• _Input data_:
————————

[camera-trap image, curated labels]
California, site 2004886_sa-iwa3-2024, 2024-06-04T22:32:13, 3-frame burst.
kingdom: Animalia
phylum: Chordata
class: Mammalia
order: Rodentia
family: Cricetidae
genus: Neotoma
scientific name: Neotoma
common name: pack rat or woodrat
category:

————————

• _What you should do_:
The output consists solely of the lines from the line that contains "phylum: Chordata" through the final line of the data.

• _Solution for this exercise_:
phylum: Chordata
class: Mammalia
order: Rodentia
family: Cricetidae
genus: Neotoma
scientific name: Neotoma
common name: pack rat or woodrat
category:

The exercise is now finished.